> Directions for this task
In the text on blepharitis below, quote the passage that begins with the words "Treatment may include" and ends after the words "from flaring up.".

> Reading text
□ □ □ □

Blepharitis means inflammation of the eyelids. It usually affects the edges (margins) of the eyelids. It is not usually serious, but may become an uncomfortable, irritating, chronic condition that affects both eyes. It is often a persistent condition without an easy cure, however symptoms can usually be eased. Symptoms of blepharitis include dryness, redness, irritation, gritty sensation, and crusting of the lids. Blepharitis tends to ‘flare-up’ for a time and then ease off in severity.
Blepharitis affects the tiny meibomian glands in the eyelids lie just behind the eyelashes. You have about 25-30 meibomian glands on each upper and lower eyelid. They make a small amount of oily fluid, which comes out on the back of the eyelids next to the eye. This oily fluid forms the outer layer of the tear film, which helps smooth the tear layer over the surface of the eye and prevents the watery layer of tears from evaporating. People with blepharitis are thought to have a problem with their meibomian glands and the fluid they produce.
Co-existing conditions include dry eye syndrome (hyperlink), hordeola (styes), chalazia, and rosacea.
Treatment may include eye drops, eyelid hygiene, antibiotics and treatment of co-existing conditions if necessary. However, there is no easy cure, as the inflammation tends to recur if you do not keep up with treatment. However, with regular treatment, symptoms can usually be eased and then kept to a minimum and prevented from flaring up.

□ □ □ □

> Records provided
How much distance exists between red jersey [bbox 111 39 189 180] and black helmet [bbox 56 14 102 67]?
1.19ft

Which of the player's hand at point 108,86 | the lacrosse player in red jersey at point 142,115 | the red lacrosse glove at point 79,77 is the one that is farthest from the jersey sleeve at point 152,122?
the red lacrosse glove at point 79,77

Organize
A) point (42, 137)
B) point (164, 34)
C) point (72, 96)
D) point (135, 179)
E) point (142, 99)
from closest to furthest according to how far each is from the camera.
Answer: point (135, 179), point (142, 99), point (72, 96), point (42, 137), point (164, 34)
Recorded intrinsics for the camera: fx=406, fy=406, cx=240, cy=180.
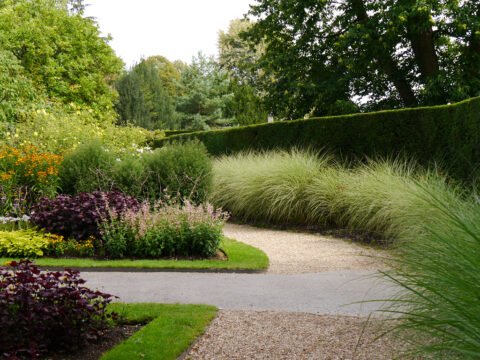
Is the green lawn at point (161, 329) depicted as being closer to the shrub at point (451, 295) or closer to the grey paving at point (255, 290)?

□ □ □ □

> Answer space
Treatment may include eye drops, eyelid hygiene, antibiotics and treatment of co-existing conditions if necessary. However, there is no easy cure, as the inflammation tends to recur if you do not keep up with treatment. However, with regular treatment, symptoms can usually be eased and then kept to a minimum and prevented from flaring up.